*** DATA SUPPLIED ***
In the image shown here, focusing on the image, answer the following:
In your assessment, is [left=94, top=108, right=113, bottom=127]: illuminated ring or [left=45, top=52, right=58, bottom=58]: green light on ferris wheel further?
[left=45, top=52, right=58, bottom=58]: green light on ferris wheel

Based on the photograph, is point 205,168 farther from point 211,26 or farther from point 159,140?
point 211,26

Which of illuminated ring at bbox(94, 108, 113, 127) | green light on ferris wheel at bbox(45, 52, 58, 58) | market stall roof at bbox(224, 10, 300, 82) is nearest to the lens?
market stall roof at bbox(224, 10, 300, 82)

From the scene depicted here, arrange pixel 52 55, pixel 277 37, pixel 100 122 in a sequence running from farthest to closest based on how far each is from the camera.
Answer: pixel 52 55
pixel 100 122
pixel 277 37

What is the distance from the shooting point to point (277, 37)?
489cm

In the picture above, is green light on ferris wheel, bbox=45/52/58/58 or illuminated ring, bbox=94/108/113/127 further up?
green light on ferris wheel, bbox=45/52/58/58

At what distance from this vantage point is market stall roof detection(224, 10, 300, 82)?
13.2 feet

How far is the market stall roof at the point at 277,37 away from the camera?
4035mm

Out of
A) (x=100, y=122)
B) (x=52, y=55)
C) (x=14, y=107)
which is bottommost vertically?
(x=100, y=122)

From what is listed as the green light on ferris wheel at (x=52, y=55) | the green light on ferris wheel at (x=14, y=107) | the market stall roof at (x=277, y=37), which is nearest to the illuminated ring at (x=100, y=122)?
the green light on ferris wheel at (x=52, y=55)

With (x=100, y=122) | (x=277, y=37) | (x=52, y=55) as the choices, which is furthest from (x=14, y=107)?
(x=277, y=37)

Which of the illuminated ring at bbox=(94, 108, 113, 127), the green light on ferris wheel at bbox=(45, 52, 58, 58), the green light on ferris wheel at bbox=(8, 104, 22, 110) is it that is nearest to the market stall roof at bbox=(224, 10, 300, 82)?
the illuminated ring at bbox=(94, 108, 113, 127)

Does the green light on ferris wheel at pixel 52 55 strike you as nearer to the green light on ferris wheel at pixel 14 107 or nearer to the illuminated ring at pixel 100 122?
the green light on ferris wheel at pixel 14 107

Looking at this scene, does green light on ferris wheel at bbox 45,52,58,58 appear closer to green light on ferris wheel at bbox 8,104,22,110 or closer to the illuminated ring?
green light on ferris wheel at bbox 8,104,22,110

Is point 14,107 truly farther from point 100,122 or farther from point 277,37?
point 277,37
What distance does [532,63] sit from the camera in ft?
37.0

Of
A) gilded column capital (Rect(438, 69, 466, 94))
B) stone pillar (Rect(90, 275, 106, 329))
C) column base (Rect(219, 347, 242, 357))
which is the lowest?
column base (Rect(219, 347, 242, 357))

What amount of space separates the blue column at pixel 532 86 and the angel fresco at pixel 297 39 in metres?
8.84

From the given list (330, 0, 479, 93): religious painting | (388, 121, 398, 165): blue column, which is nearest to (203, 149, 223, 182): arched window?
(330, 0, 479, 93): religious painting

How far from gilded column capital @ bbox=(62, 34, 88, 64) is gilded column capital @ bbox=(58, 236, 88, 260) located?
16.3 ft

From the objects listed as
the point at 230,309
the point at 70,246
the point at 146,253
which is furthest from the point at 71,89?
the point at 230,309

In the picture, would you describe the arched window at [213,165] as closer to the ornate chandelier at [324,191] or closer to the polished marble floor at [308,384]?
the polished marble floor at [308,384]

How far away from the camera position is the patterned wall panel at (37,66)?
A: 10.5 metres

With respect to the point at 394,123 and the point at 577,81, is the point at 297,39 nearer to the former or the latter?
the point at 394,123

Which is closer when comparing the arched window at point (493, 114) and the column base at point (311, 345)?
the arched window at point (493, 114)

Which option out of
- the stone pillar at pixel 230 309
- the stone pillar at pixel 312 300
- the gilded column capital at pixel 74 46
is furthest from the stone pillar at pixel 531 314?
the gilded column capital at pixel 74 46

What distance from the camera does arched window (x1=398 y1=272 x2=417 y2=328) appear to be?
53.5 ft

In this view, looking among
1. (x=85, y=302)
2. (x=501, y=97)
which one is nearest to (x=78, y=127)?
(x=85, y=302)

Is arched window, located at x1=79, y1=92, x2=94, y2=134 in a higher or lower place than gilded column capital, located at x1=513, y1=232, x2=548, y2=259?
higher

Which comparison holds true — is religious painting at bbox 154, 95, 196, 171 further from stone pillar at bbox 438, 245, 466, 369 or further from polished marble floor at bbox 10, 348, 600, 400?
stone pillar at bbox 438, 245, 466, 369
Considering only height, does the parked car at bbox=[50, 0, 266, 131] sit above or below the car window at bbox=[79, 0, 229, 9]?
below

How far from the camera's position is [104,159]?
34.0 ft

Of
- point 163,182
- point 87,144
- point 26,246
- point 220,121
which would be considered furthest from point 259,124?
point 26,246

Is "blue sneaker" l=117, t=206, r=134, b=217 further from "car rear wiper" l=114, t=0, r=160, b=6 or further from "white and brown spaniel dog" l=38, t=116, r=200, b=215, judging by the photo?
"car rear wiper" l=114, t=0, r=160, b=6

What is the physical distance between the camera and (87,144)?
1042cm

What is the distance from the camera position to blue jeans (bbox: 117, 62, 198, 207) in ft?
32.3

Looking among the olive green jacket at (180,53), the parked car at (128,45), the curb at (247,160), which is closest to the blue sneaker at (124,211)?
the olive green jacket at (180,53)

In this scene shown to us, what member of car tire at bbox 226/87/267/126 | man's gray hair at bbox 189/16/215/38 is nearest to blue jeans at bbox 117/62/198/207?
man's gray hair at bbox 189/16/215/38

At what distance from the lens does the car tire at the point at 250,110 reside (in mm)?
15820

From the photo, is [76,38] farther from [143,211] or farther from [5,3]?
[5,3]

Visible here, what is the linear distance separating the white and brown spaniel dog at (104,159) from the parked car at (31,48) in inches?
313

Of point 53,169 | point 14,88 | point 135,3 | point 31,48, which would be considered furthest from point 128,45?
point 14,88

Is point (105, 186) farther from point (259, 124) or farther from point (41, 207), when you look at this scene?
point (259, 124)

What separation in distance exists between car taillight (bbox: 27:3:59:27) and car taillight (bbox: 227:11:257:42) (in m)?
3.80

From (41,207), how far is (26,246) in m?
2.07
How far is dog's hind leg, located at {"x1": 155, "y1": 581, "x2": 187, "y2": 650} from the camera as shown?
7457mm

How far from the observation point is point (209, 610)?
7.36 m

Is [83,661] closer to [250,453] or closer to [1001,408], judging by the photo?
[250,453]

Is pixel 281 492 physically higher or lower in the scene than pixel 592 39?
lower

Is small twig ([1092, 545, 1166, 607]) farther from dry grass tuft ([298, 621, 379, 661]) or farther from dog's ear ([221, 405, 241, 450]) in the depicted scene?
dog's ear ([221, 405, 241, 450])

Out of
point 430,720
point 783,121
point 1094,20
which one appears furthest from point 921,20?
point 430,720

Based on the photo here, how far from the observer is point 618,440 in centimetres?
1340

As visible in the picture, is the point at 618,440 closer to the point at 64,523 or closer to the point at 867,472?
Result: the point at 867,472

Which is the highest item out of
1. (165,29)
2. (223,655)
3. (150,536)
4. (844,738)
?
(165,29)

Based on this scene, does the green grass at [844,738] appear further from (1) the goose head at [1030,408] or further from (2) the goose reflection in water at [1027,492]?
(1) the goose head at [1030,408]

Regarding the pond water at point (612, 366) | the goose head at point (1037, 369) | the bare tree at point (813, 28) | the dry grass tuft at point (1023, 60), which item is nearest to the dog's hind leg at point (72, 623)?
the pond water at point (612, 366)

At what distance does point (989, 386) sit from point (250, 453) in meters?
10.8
***
Return word for word the lines of the listing above, starting at its very first line and ending at the line that contains "In your assessment, is".

In the image shown here, focusing on the image, answer the following:
In your assessment, is [left=94, top=108, right=113, bottom=127]: illuminated ring or [left=45, top=52, right=58, bottom=58]: green light on ferris wheel further?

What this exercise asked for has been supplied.